L’impresa – Come sta la meritocrazia in Italia
- 11 novembre 2015 Notizie Rassegna Stampa
di Alessandro Zollo
Per il secondo anno consecutivo Great Place to Work®, il Forum della Meritocrazia e, da quest’anno, AIDP – Associazione Italiana per la Direzione del Personale – pubblicano i dati del loro osservatorio annuale su Leadership e Meritocrazia in Italia. L’evento di presentazione è il SAP Forum, che ogni anno si distingue come appuntamento di incontro della community italiana della multinazionale tecnologica tedesca.
Come sta la meritocrazia in Italia? Purtroppo ancora non molto bene, ma sta migliorando. I 21.597 dipendenti di 51 aziende di matrice e cultura italiana che hanno risposto alle 12 domande selezionate da Roger Abravanel, ci spiegano come la credibilità nel management, la meritocrazia, la valorizzazione dei talenti e la collaborazione siano ancora non del tutto praticate in Italia.
Imprese più virtuose: private, piccole e tecnologiche
Si conferma l’It come il settore più meritocratico. Gli informatici, che già l’anno scorso testimoniavano il riconoscimento della leadership e della meritocrazia in azienda nel 59% dei casi, nel 2015 balzano al 67%.
Buona performance della Distribuzione (da 53% a 59%). Ancora indietro Manifattura e Servizi (da 55% a 56% con un miglioramento di un solo punto percentuale rispetto al 2014). La performance dei servizi It è spiegabile attraverso la tipologia di lavoro e l’attenzione allo sviluppo delle persone; da tempo, infatti, le “netcompanies” dominano le classifiche di migliori luoghi di lavoro di Great Place to Work® in tutto il mondo.
Un dato interessante è relativo alla dimensione delle organizzazioni: sono più meritocratiche le piccole e medie aziende rispetto alle grandi organizzazioni. È intuibile come in aziende più grandi e disperse sul territorio sia più difficile mantenere processi meritocratici rigorosi e omogenei. D’altro canto le grandi aziende (con più di 500 collaboratori) hanno maggiori risorse da investire per lo sviluppo delle proprie persone e per sistemi di valutazione delle performance che evidentemente non sfruttano ancora a pieno.
Ancora elevato il gap da colmare
Confrontando i dati di queste aziende con un campione della popolazione italiana rilevato da Doxa 2.0 lo scorso anno, notiamo anche nel 2015 che le aziende che hanno collaborato alla ricerca siano molto più avanti rispetto alla media nazionale. Hanno un management credibile e processi meritocratici maggiormente riconosciuti dai loro dipendenti rispetto all’indagine su un campione casuale nazionale (+19% nei confronti del settore privato e +36% nei confronti del settore pubblico).
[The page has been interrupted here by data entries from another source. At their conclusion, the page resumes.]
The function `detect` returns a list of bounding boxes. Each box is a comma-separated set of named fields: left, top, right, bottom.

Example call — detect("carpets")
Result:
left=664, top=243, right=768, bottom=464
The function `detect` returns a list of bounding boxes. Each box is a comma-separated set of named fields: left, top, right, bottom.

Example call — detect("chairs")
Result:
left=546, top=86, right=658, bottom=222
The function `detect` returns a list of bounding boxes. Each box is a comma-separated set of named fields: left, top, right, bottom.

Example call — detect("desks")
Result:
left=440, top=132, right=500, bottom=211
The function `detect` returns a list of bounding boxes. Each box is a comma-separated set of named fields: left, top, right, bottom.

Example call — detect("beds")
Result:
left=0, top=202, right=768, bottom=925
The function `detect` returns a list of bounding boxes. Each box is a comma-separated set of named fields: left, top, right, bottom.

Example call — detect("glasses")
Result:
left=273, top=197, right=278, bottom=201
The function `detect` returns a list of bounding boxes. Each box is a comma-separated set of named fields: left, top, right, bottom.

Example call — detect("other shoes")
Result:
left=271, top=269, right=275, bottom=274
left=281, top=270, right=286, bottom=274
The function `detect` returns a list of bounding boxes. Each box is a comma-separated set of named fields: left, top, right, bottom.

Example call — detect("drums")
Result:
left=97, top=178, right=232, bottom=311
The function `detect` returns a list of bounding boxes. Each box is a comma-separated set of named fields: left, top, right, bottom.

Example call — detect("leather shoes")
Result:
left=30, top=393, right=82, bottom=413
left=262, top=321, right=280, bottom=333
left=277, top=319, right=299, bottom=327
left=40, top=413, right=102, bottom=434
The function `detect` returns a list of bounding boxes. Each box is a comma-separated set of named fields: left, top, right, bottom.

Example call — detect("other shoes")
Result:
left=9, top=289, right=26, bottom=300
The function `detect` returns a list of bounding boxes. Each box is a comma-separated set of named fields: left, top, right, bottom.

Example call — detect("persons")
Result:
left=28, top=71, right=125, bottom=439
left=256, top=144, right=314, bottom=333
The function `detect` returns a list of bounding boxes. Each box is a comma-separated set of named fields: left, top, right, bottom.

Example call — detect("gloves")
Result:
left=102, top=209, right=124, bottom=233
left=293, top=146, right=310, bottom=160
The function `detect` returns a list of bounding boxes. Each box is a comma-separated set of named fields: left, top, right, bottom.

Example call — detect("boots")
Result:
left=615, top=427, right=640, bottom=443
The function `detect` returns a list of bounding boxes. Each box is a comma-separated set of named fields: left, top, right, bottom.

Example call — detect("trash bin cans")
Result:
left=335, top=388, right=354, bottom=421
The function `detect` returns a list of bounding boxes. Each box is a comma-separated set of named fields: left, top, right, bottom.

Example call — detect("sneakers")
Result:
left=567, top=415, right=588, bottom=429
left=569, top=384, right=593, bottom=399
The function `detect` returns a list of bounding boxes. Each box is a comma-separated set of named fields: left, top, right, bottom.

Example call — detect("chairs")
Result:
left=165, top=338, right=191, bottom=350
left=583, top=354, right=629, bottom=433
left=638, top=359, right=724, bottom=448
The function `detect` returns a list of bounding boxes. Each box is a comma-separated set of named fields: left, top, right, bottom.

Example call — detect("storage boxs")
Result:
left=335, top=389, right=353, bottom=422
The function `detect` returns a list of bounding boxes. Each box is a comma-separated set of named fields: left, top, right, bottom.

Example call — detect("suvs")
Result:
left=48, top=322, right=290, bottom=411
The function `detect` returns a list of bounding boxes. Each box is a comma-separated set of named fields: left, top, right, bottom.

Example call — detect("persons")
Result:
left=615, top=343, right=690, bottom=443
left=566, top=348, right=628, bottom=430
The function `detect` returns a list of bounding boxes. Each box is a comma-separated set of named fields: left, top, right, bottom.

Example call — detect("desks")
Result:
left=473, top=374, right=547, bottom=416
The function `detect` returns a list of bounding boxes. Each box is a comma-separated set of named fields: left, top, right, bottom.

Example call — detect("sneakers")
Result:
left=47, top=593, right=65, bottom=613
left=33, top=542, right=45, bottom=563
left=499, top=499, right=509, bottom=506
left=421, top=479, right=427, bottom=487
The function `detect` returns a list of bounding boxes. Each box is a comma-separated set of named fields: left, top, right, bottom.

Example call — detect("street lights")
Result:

Ancora elevato è il gap da colmare con i migliori luoghi di lavoro italiani, prevalentemente multinazionali di origine straniera, che hanno valori attorno al 70%, in media, e all’80% se guardiamo ai migliori dei migliori: le top 3. Anche i confronti con l’estero sono abbastanza sconfortanti: 76% in Europa e 80% per le migliori aziende del mondo. Il gap da colmare per competere sul mercato del lavoro globale per le aziende made in Italy è quindi tra il 15% (le migliori in Italia) e il 25% (le migliori nel mondo). Solo colmando questo gap sarà infatti possibile attrarre talenti esteri e fermare la fuga dei nostri talenti all’estero.
I quattro ambiti di valutazione
Guardando ai dati di dettaglio migliora il riconoscimento della competenza manageriale (+4%), segno che i nostri manager sono bravi nel loro mestiere.
Si riducono i favoritismi in azienda (-3%), aumenta il riconoscimento di promozioni “giuste” (+3%) e la percezione di ricevere una parte equa dei profitti dell’organizzazione (+3%). Ad onor del vero questi ultimi due dati, sebbene in crescita si attestano ad un modesto 42% e 37%.
Il dato che fa però riflettere, unico a decrescere, è relativo alle assunzioni. Il 61% degli intervistati sostiene che l’azienda assume le persone in sintonia con i valori e la cultura aziendali, in decrescita del 2% rispetto alla scorsa rilevazione. Sebbene il dato non sia basso, è probabile che i nostri sistemi di selezione, troppo spesso basati su relazioni e amicizie, sono solo raramente demandati ai professionisti di settore.
Per quanto riguarda la curva della meritocrazia lungo la vita aziendale, i dati internazionali testimoniano come i giovani riconoscono leadership e meritocrazia all’interno delle organizzazioni di appartenenza, con il tempo questo riconoscimento si affievolisce per poi risalire nelle ultime fasi della vita lavorativa. In Italia questo non succede, si parte sempre abbastanza convinti, ma poi questa convinzione cala per non rialzarsi più ed attestarsi attorno al 50%. Il dato segnala quanto in Italia la mobilità del lavoro sia ancora molto bassa e, sebbene il proprio sforzo non venga riconosciuto, non c’è spazio o voglia per andare altrove.
Lezioni da imparare
L’osservatorio sulla meritocrazia e leadership, come molti dei dati economici che stiamo leggendo ultimamente, ci restituiscono segnali di crescita e timida speranza. Abbiamo ancora molto da imparare anche da aziende italiane che, sebbene con quartier generale all’estero, assumono professionisti in sintonia con la cultura delle loro organizzazioni, li valutano oggettivamente, investono sul loro sviluppo e ne premiano i successi in termini economici e non. Perché nelle aziende di matrice italiana non succede così frequentemente?
Probabilmente perché non siamo abituati a pensare che persone ben selezionate, motivate e supportate nella loro crescita professionale, portino il benessere,finanziario delle aziende. E ci sbagliamo.